┏━━

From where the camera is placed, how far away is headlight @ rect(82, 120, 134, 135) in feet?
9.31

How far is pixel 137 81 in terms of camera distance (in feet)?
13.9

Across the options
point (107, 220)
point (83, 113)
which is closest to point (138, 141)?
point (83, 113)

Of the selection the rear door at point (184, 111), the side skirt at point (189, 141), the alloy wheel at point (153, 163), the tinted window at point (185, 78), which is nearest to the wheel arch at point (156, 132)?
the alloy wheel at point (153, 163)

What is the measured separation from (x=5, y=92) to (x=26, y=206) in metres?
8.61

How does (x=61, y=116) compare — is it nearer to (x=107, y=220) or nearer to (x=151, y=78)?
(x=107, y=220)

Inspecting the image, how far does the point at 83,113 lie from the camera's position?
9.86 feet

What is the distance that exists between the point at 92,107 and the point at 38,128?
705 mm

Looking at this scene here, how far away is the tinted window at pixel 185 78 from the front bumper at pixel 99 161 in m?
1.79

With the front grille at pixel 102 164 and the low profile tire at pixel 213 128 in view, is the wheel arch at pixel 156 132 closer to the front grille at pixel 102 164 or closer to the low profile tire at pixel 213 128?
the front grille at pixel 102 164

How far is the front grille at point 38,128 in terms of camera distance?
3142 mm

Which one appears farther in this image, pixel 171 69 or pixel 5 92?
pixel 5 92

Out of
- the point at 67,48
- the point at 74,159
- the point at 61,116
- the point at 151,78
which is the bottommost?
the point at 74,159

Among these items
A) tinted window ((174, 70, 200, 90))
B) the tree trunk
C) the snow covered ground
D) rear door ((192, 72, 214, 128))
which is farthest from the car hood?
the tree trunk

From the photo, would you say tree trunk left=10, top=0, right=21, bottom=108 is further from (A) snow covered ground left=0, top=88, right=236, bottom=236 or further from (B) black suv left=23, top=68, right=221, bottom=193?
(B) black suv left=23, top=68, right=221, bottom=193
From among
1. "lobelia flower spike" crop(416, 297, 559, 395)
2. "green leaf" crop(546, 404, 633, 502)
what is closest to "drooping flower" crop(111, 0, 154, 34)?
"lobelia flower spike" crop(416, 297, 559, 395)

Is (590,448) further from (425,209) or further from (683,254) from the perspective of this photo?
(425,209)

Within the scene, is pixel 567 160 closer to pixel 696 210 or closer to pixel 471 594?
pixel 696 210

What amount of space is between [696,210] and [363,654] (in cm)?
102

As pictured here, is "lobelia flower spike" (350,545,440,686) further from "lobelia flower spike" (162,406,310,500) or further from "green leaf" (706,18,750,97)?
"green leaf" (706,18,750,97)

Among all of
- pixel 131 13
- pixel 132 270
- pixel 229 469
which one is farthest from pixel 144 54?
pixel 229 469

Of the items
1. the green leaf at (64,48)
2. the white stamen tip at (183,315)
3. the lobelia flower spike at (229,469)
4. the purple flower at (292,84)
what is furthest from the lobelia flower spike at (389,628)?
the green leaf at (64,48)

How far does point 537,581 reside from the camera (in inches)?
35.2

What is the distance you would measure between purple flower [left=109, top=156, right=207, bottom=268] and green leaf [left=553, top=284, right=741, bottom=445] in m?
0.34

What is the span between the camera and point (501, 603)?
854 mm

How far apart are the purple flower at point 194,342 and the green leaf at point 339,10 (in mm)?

┗━━

## To do
Extract the data exactly as given.

## Correct response
From where the camera is placed, how far away is headlight @ rect(82, 120, 134, 135) in feet?
9.31

How far is pixel 137 81 in terms of camera distance (in feet)?
13.9

Across the options
point (107, 220)
point (83, 113)
which is closest to point (138, 141)?
point (83, 113)

Of the selection the rear door at point (184, 111), the side skirt at point (189, 141), the alloy wheel at point (153, 163), the tinted window at point (185, 78), which is nearest to the wheel arch at point (156, 132)?
the alloy wheel at point (153, 163)

What is the measured separation from (x=5, y=92) to (x=26, y=206) in metres?
8.61

How does (x=61, y=116) compare — is it nearer to (x=107, y=220) or nearer to (x=151, y=78)?
(x=107, y=220)

Inspecting the image, how far does the point at 83,113 lie from the camera's position?
9.86 feet

What is the distance that exists between the point at 92,107 and the point at 38,128?
705 mm

Looking at this scene here, how far away is the tinted window at pixel 185 78 from the front bumper at pixel 99 161 in m?
1.79

With the front grille at pixel 102 164 and the low profile tire at pixel 213 128 in view, is the wheel arch at pixel 156 132 closer to the front grille at pixel 102 164 or closer to the low profile tire at pixel 213 128?
the front grille at pixel 102 164

How far is the front grille at point 38,128 in terms of camera distance?
3142 mm

Which one appears farther in this image, pixel 171 69 or pixel 5 92?
pixel 5 92

Out of
- the point at 67,48
- the point at 74,159
- the point at 61,116
- the point at 151,78
which is the bottommost?
the point at 74,159

Among these items
A) tinted window ((174, 70, 200, 90))
B) the tree trunk
C) the snow covered ground
D) rear door ((192, 72, 214, 128))
which is farthest from the car hood?
the tree trunk

From the photo, would you say tree trunk left=10, top=0, right=21, bottom=108 is further from (A) snow covered ground left=0, top=88, right=236, bottom=236 or further from (B) black suv left=23, top=68, right=221, bottom=193?
(B) black suv left=23, top=68, right=221, bottom=193
From among
1. "lobelia flower spike" crop(416, 297, 559, 395)
2. "green leaf" crop(546, 404, 633, 502)
what is closest to "drooping flower" crop(111, 0, 154, 34)?
"lobelia flower spike" crop(416, 297, 559, 395)

Is (590,448) further from (425,209) or further from (683,254) from the perspective of this photo?
(425,209)

Within the scene, is pixel 567 160 closer to pixel 696 210 or closer to pixel 471 594?
pixel 696 210

What amount of space is between [696,210] and [363,654] (in cm)?
102

As pictured here, is "lobelia flower spike" (350,545,440,686) further from "lobelia flower spike" (162,406,310,500) or further from "green leaf" (706,18,750,97)?
"green leaf" (706,18,750,97)

Among all of
- pixel 131 13
- pixel 132 270
- pixel 229 469
which one is farthest from pixel 144 54?
pixel 229 469

Of the items
1. the green leaf at (64,48)
2. the white stamen tip at (183,315)
3. the lobelia flower spike at (229,469)
4. the purple flower at (292,84)
what is furthest from the lobelia flower spike at (389,628)?
the green leaf at (64,48)

How far does point 537,581 reside from the camera (in inches)?
35.2

What is the distance you would measure between purple flower [left=109, top=156, right=207, bottom=268] and green leaf [left=553, top=284, right=741, bottom=445] in m?
0.34

What is the span between the camera and point (501, 603)?
854 mm

How far apart are the purple flower at point 194,342 and the green leaf at point 339,10 (in mm)?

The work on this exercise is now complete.